Emsal Mahkeme Kararı İstanbul Anadolu 13. Asliye Ticaret Mahkemesi 2023/279 E. 2023/612 K. 29.09.2023 T.

Görüntülediğiniz mahkeme kararı henüz kesinleşmemiştir. Yararlı olması amacıyla eklenmiştir.

T.C. İstanbul Anadolu 13. ASLİYE TİCARET MAHKEMESİ
ESAS NO: 2023/279 Esas
KARAR NO: 2023/612
DAVA: Alacak (Eser Sözleşmesinden Kaynaklanan)
DAVA TARİHİ: 23/04/2023
KARAR TARİHİ: 29/09/2023

Mahkememizde görülmekte olan Alacak (Eser Sözleşmesinden Kaynaklanan) davasının yapılan açık yargılaması sonunda,

GEREĞİ DÜŞÜNÜLDÜ:
DAVA:Davacı vekili dava dilekçesinde özetle; Davacı ——- Bilişim ile davalı ——- ——- ——– arasında yüz/kart okuma sistemlerinin temini için kamera, yüz tanıma cihazı ve sair kalemlerden oluşan ürünlerin satış ve kurulumu hususunda anlaşıldığını, davacı tarafça sözleşmeden doğan edimler tam ve eksiksiz olarak yerine getirildiğini, sözleşme gereği davalı tarafın borçlandığı ödeme edimi karşılığı olarak 20/05/2022 tarihli 774.703,04 TL tutarlı fatura ve 04/07/2022 tarihli 27.623,80 TL tutarındaki fatura kesildiğini ve davalı tarafa iletildiğini, söz konusu faturalara davalı tarafça herhangi bir itiraz edilmediğini, borç gereği 291.517,13 TL tutarında ödeme davalı tarafça davacıya yapıldığını, daha sonra ——- Noterliği 31/05/2022 tarihlinde ——— yevmiye numarasıyla ——– plakalı araç satışı gerçekleştirilerek davacıya aracın devri yapıldığını, karşılığındaki 300,000 TL ödeme ortak mutabakat ile yapılmayarak toplam borçtan düşüldüğünü ve mahsubu yapıldığını, ödemeler ve mahsup sonrası ise 210.810,71 TL bakiye borcun ise halen ödenmediğini, bunun üzerine 20/12/2022 tarihinde ——- Noterliği 20/12/2022 tarih ——– yevmiye numaralı ihtarname ile davalı taraftan borç ödemesi talep edildiğini, ihtarname sonrası yine ödeme gerçekleştirilmediğini, ödemenin gerçekleştirilmemesi üzerine alacağın tahsili amacıyla 08/03/2023 tarihinde arabuluculuk yoluna başvuruluduğunu,——– numaralı arabuluculuk başvurusu neticesi 20/03/2023 tarihinde anlaşamama olarak son tutanak düzenlendiğini,bu nedenlerle; davacı ——- Bilişim ile davalı ——– ——– arasındaki ticari ilişki doğrultusunda oluşan bakiye borç olan 210.810,71 TL’nin fatura kesim tarihinden itibaren uygulanacak ticari temerrüt faiziyle birlikte davalıdan tahsili ile davacıya verilmesini, yargılama giderleri ve vekalet ücretinin davalı üzerine bırakılmasını talep ve dava etmiştir.

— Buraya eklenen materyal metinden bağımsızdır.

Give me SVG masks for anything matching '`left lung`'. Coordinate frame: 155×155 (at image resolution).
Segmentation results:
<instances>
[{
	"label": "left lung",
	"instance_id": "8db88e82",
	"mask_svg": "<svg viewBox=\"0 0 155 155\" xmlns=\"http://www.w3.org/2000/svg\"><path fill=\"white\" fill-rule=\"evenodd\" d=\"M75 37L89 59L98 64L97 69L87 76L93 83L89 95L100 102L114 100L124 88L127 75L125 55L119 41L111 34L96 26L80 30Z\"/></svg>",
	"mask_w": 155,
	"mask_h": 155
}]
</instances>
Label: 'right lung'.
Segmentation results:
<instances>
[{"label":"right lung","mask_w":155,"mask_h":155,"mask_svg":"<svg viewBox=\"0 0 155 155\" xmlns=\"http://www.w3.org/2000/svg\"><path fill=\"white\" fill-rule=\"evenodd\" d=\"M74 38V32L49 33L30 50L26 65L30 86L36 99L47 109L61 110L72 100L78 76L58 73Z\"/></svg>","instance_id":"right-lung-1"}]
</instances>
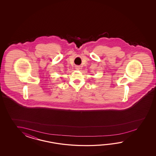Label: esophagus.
I'll use <instances>...</instances> for the list:
<instances>
[{"label":"esophagus","instance_id":"1","mask_svg":"<svg viewBox=\"0 0 156 156\" xmlns=\"http://www.w3.org/2000/svg\"><path fill=\"white\" fill-rule=\"evenodd\" d=\"M79 69H80L79 66L76 67V70H79Z\"/></svg>","mask_w":156,"mask_h":156}]
</instances>
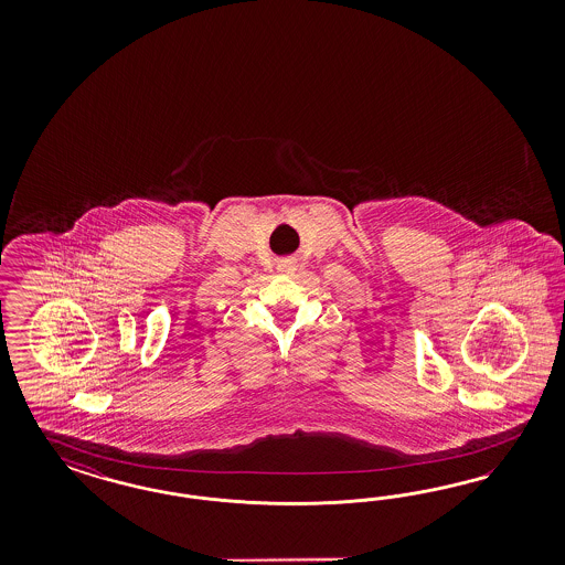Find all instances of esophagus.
I'll return each mask as SVG.
<instances>
[{
	"mask_svg": "<svg viewBox=\"0 0 565 565\" xmlns=\"http://www.w3.org/2000/svg\"><path fill=\"white\" fill-rule=\"evenodd\" d=\"M296 260L294 258H284V260H279V265H277V271L279 274H294L296 271Z\"/></svg>",
	"mask_w": 565,
	"mask_h": 565,
	"instance_id": "obj_1",
	"label": "esophagus"
}]
</instances>
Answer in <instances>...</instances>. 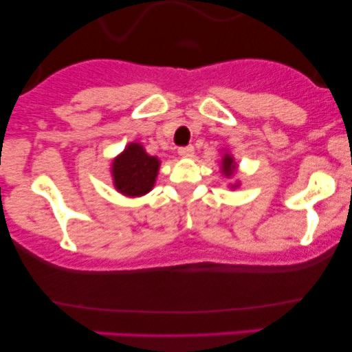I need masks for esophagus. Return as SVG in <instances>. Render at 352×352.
<instances>
[{
	"label": "esophagus",
	"mask_w": 352,
	"mask_h": 352,
	"mask_svg": "<svg viewBox=\"0 0 352 352\" xmlns=\"http://www.w3.org/2000/svg\"><path fill=\"white\" fill-rule=\"evenodd\" d=\"M193 153H195V148H193L192 145H187V147L179 148V155L184 157V159H192Z\"/></svg>",
	"instance_id": "34e87169"
}]
</instances>
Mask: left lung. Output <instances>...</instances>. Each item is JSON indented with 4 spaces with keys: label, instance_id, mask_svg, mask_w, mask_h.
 I'll use <instances>...</instances> for the list:
<instances>
[{
    "label": "left lung",
    "instance_id": "8db88e82",
    "mask_svg": "<svg viewBox=\"0 0 352 352\" xmlns=\"http://www.w3.org/2000/svg\"><path fill=\"white\" fill-rule=\"evenodd\" d=\"M220 170H221V175H223L225 179H233V177L236 175L238 164H236L235 157H233L228 151H225L223 153H221ZM238 187H240V180H235L233 184H228V188H232V190H235Z\"/></svg>",
    "mask_w": 352,
    "mask_h": 352
}]
</instances>
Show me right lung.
<instances>
[{
    "label": "right lung",
    "instance_id": "obj_1",
    "mask_svg": "<svg viewBox=\"0 0 352 352\" xmlns=\"http://www.w3.org/2000/svg\"><path fill=\"white\" fill-rule=\"evenodd\" d=\"M160 170V159L148 155L142 144L129 142L111 162L114 188L129 199L147 195L155 185Z\"/></svg>",
    "mask_w": 352,
    "mask_h": 352
}]
</instances>
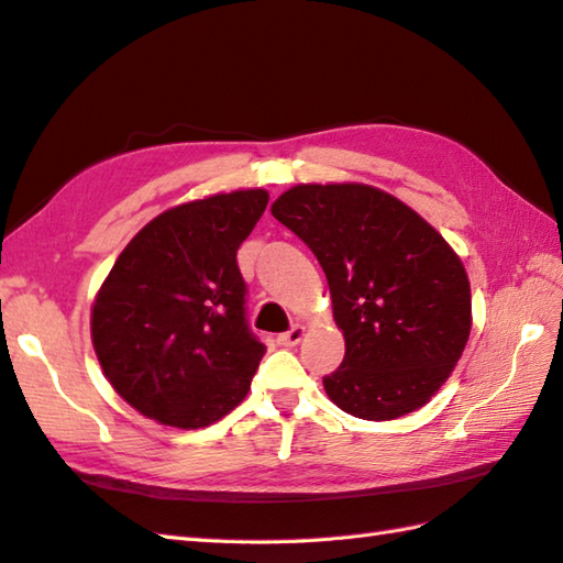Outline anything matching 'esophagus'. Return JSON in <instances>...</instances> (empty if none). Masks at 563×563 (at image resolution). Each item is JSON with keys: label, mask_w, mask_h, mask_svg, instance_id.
Returning a JSON list of instances; mask_svg holds the SVG:
<instances>
[{"label": "esophagus", "mask_w": 563, "mask_h": 563, "mask_svg": "<svg viewBox=\"0 0 563 563\" xmlns=\"http://www.w3.org/2000/svg\"><path fill=\"white\" fill-rule=\"evenodd\" d=\"M305 336H307V329H305L302 324H295L290 331L280 333V336H278V343H280V345H288V349H290V345H297V343H300Z\"/></svg>", "instance_id": "34e87169"}]
</instances>
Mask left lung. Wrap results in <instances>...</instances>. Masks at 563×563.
<instances>
[{
    "mask_svg": "<svg viewBox=\"0 0 563 563\" xmlns=\"http://www.w3.org/2000/svg\"><path fill=\"white\" fill-rule=\"evenodd\" d=\"M273 218L324 268L345 357L329 399L365 421L421 409L445 385L472 331L470 278L421 214L365 184H300Z\"/></svg>",
    "mask_w": 563,
    "mask_h": 563,
    "instance_id": "left-lung-1",
    "label": "left lung"
}]
</instances>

CEVAP:Davalı vekili cevap dilekçesinde özetle; Dava konusu olayda, davalı müvekkili ——–, 2021 yılı içerisinde, üst yüklenici sıfatıyla çeşitli inşai ve mimari hizmetler vermek amacıyla dava dışı ——– Şirketi ile anlaştığını, müvekkilimizin üst yüklenici olarak üstlendiği işlerden biri de, ——– için inşa edilen şirket binası giriş-çıkışında ve katlar arası geçiş sırasında personel takibini yapmak üzere, turnike geçiş sisteminin ve buna bağlı olarak yüz ve kart okuma sistemlerinin kurulması işi olduğunu, söz konusu geçiş, kart ve yüz okuma sistemlerinin ve cihazlarının temini ve kurulması, cihazların içindeki yazılımların kurulması, söz konusu sistemlerin bakım onarım dahil bütün işlerin ifası için davalı müvekkili, davacı ——- Bilişim’i görevlendirdiğini, ancak dava konusu faturalara konu cihazlar ve cihazların birlikte çalıştığı yazılımda yer alan eksiklikler nedeniyle, montaj işleminin üzerinden aylar geçmesine rağmen kesintisiz ve eksiksiz bir veri akışı sağlanamadığını, ——— firmasının insan kaynakları birimi çalışanları, firmamız ve ——– yetkililerinin olduğu ——– grubundaki yazışmalardan da sabit olacağı üzere 1 seneden fazla bir süre zarfı geçmiş olmasına rağmen yazılımsal sorunlar, Davacı ——– Bilişim tarafından giderilemediğini, özetle, defalarca davalı müvekkili tarafından ihtar edilmesine rağmen davacı ——— Bilişim üstlendiği işi gereği gibi ifa etmediğini, veri akışının sağlıklı biçimde sağlanamaması, veri kaybı riski gibi nedenlerle, iş sahibi dava dışı ——- firması 325.907,79 TL yeni cihazlar ve yazılımlar satın almak zorunda kaldığını, ——– firması, davacının kusuru sebebiyle katlandığı zararları rücuen müvekkilimize fatura ettiğini, davacı taraf, yüklendiği sözleşmeyi gereği gibi ifa etmeyip Davalı müvekkilinin büyük zararlara uğramasına yol açmasına rağmen, kötü niyetli işbu davayı ikame ettiğini, bu nedenlerle; işbu haksız davanın reddine, aksi takdirde takas talebimizin kabulüne ve davacının hiçbir alacağının bulunmadığının tespitine, davacının fahiş talebinin reddine karar verilmesini talep etmiştir.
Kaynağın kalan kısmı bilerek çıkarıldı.